▸ Selected passage
________________________________________

Let us begin by saying that a design that is created in view of bringing bodies from a point A to a point B strongly suggests the anticipatory aspects of its conception. Even in the case of a simple corridor like the ones we experience on a daily basis already holds a certain degree of authority enforced by architecture through the material means it uses to effectively brings body from one side of the corridor to another, leaving little option to this body. For each corridor we experience, there was a transcendental entity (architect, engineer, politician etc.) that, not only anticipated this movement when conceiving the space that contextualizes it but also had an interest in having this movement effectuated.This anticipatory aspect of architectural design is admittedly difficult to fully suppress in the creative process since it mostly defines its essence; yet, understanding the degree of violence that it allows the designer is an important step in the awareness of architecture’s weaponized characteristics.

We should go even further in the examination of what Grandin’s design suggests about architecture. Her scheme intervenes within the cogs of a death machine that is accepted as a postulate — I personally eat meat so I accept it too. For someone who considers the industrialized death of an animal as ethically problematic, the quest for ameliorating its conditions without changing its output (death) places it in the always complex realms of the choice for the “lesser evil.” In this specific case, we can say that a slaughterhouse can be conceived as a death machine whose process conditions are in accordance with its violent output (what is commonly called “evil”) or can be conceived as a death machine whose process conditions are contradictory to its violent output (what is commonly called “lesser evil”). Tragically, when talking about the process of slaughterhouses as death machines, it is difficult not to think of the industrialized death machine that the holocaust enacted. The gas chambers disguised into common shower rooms by the Nazi administration can be considered as the most extreme architectural example of the relentlessness of the output in the case of a choice for what some would understand as the logic of the “lesser evil.” This horrifying historical example also illustrates how such a choice often reinforces the output by constituting a deception that do not even allow a form of resistance against it however hopeless it might be. Such an argument is made by Hannah Arendt (“The Eggs Speak up,” 1950) cited by Eyal Weizman in The Least of All Possible Evils: Humanitarian Violence from Arendt to Gaza (Verso, 2011) when she controversially describes the forced yet resigned administrative collaboration of Jewish councils during the holocaust “‘to avoid panic,’ ‘to minimize suffering’ or ‘for the larger good'” (Weizman, p36). Recognizing the complexity of the situation, Arendt however asserts that “when nothing else was possible, to do nothing was the last effective form of resistance, disorder was preferable to order, and the practical consequences of a refusal to cooperate were nearly always better than collaboration” (Arendt quoted by Weizman, p36).

________________________________________

▸ Dataset entries
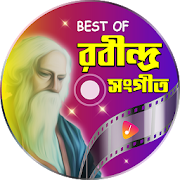 জনপ্রিয় সব রবীন্দ্র সংগীত | Best Rabindra Sangeet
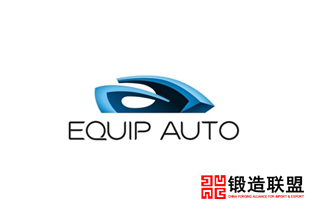 2022法国巴黎汽车配件及售后服务展览会EQUIP AUTO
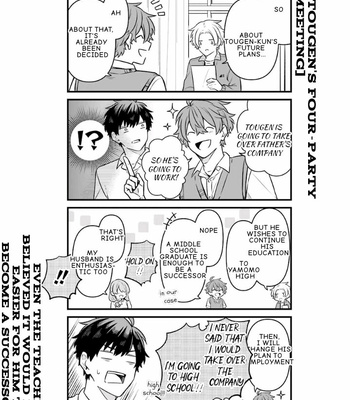 [Suzuri Machi] Fudanshi Kazoku – Vol.04 [Eng] – Gay Manga sex 101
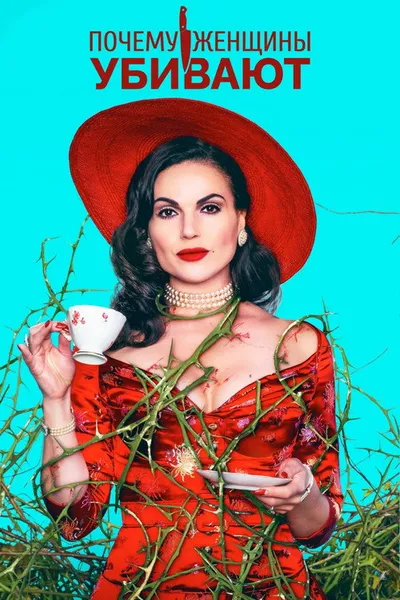 Почему женщины убивают (2019)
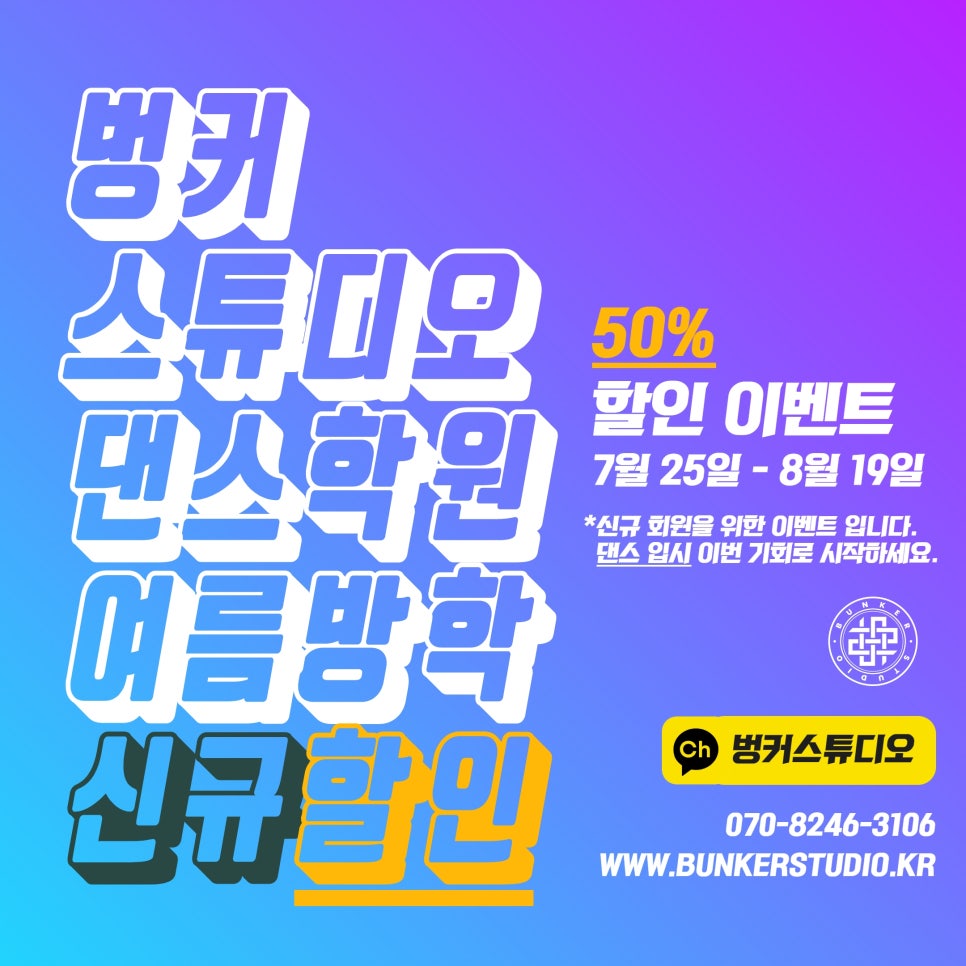 벙커스튜디오화정댄스학원 이미지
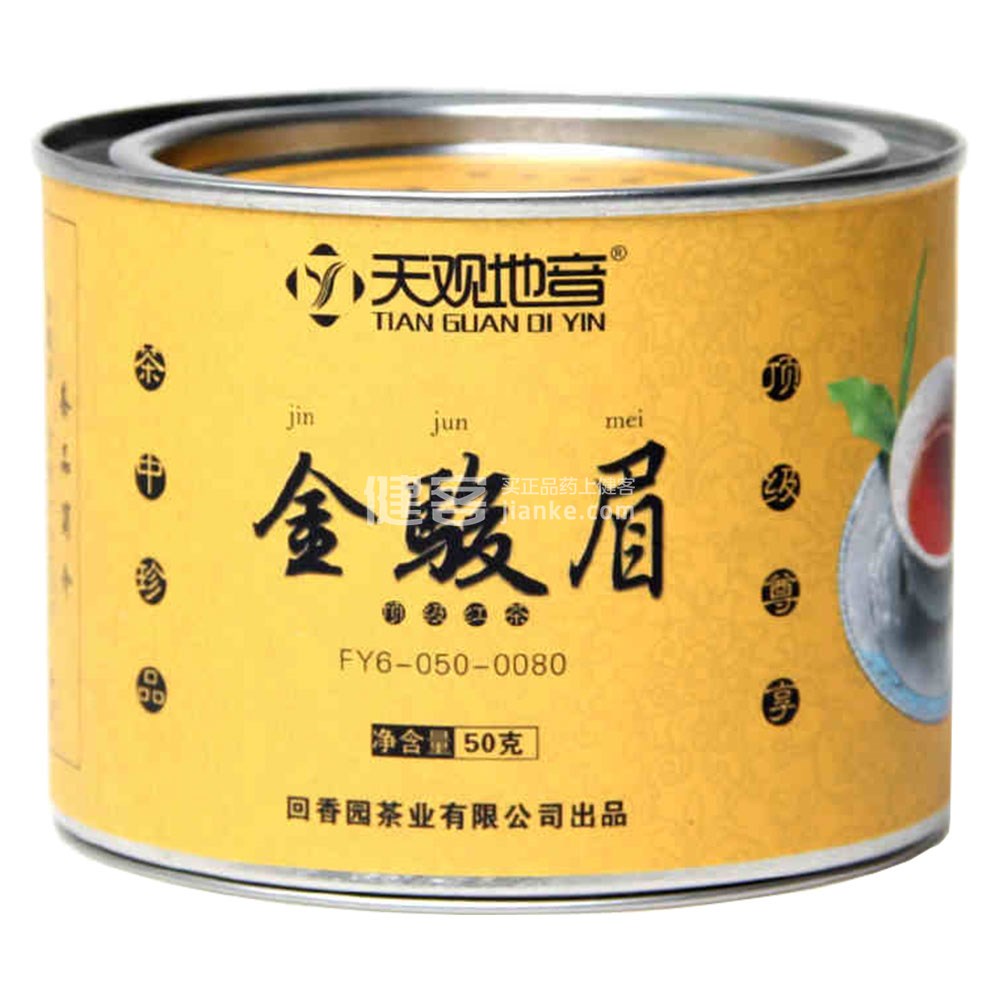 天观地音 金骏眉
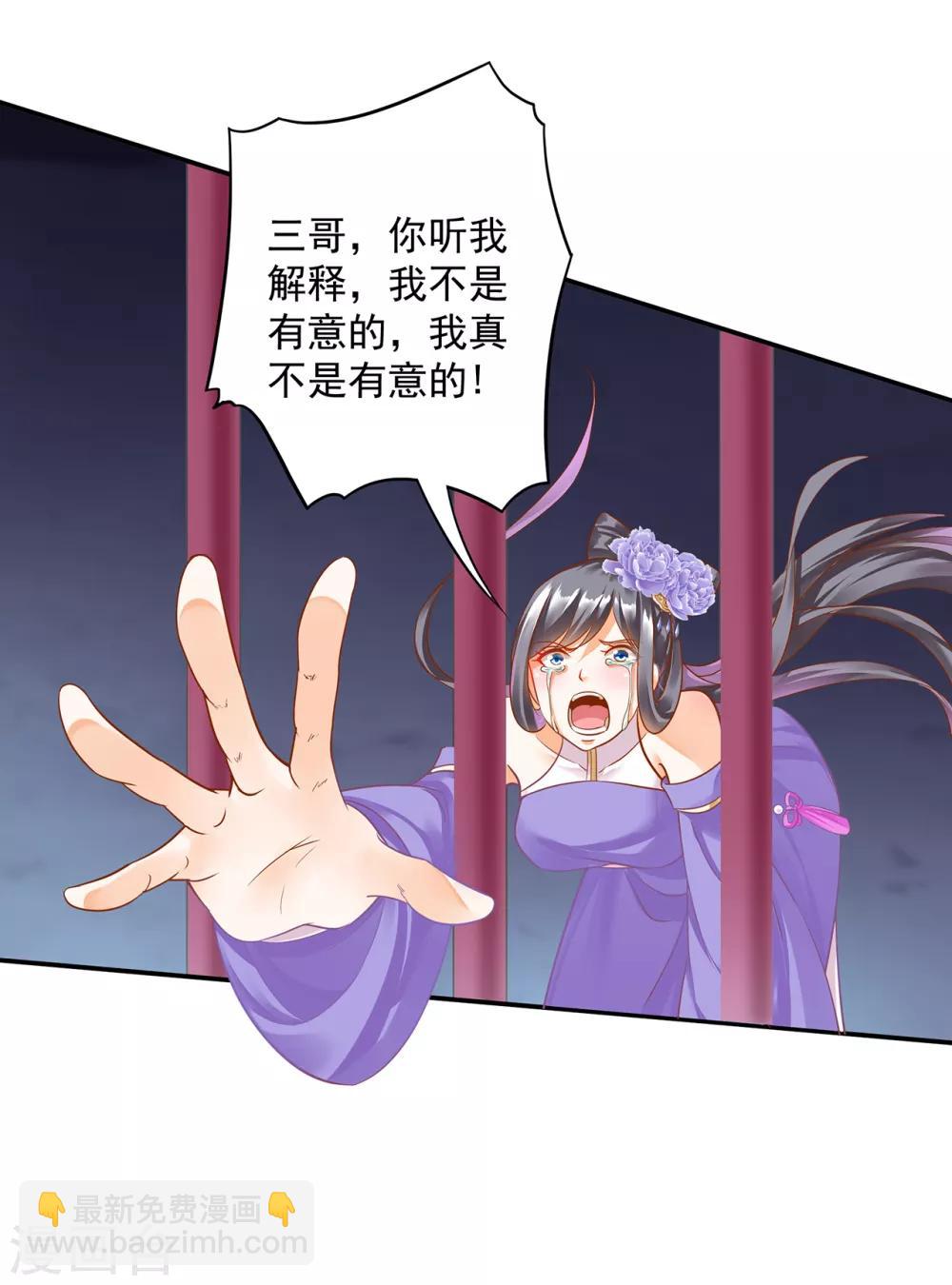 🍶穿越王妃要升级 第152话 原是一头狼 第27页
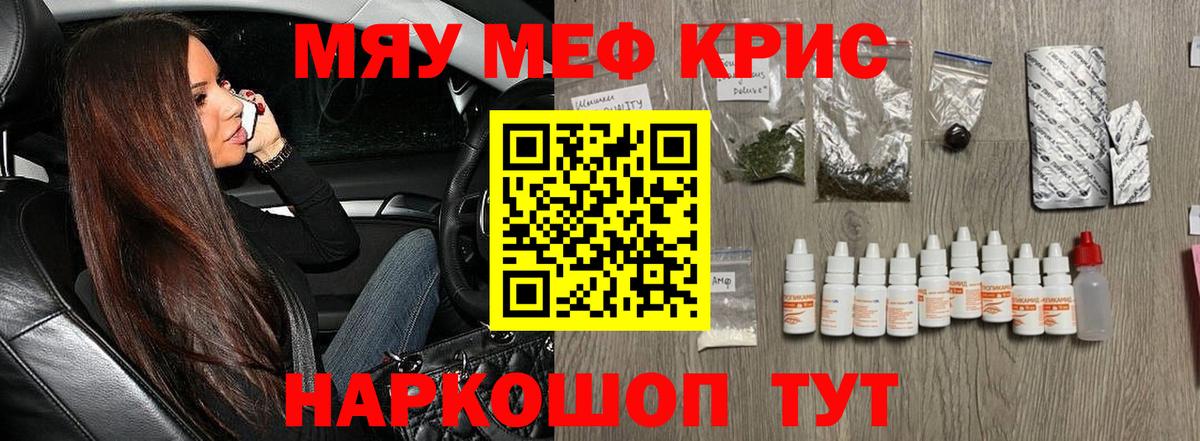 Димитровград  МЕФ mephedrone  Вход с VPN  МЯУ-МЯУ  Мефедрон кристаллы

________________________________________

▸ Tasks to perform
(a) In the essay on architecture and anticipated movement, what title and year does it give for the Hannah Arendt text that Weizman cites?
(b) According to the essay on architecture and anticipated movement, why does choosing the "lesser evil" often reinforce the violent output, as in the case of the disguised gas chambers? Answer in one to three sentences.
(c) Extend the essay on architecture and anticipated movement, picking up right after its final sentence quoting Arendt.

▸ Answers to this exercise
(a) "The Eggs Speak up," 1950.

(b) Such a choice creates a deception that does not allow even a hopeless form of resistance against the output. The gas chambers disguised as ordinary shower rooms show this most extremely.

(c)
What Weizman does not explicitly discuss however, is the fundamental void of sense that the concept of “lesser evil” constitutes. What we call dilemma corresponds to a difficult choice (usually ideologically reduced to two options). I won’t shock anyone by stating that a difficult choice can only emerge when all options are considered as more or less equally “good” or equally “bad.” The idea that one could hesitate between “evil” and “lesser evil” is therefore impossible, since if the term of “lesser” was effectively meaningful, the choice would become easy. If a choice is truly difficult to be made, it means that there is an hesitation between “evil” and “evil” (we should say “bad” and “bad” to avoid speaking within a moralistic realms). The term of “lesser evil” therefore intervenes as a sort of retrospective legitimation that hides the choice for a bad option and thus blurs the fact that some unconsidered options existed.

In the specific case of architecture, such a problem goes back to the question that I have often ask on this blog, which has to do with the paradigmatic commission of a prison given to an architect: should (s)he refuse it or try to improve its conditions from the inside? The ethical answer to this question is invariably linked to the ethical consideration for the output. In other words, an architect could consider that prison is an inevitable means of regulation of society as a postulate, in which case, it is her/his ethical obligation to indeed accept such commission and to improve its conditions like Grandin improved the conditions of a program that she did not fundamentally refused as such. On the contrary, another architect can consider that prison, in its very essence, constitutes an ethically unacceptable program within a given society, in which case (s)he will have to systematically refuse such commission. In any case, when facing a situation where all options seems to lead inexorably to the same ethically unacceptable output, one can remember Arendt’s words according to which “disorder [is] preferable to order” and “a refusal to cooperate [is] nearly always better than collaboration.”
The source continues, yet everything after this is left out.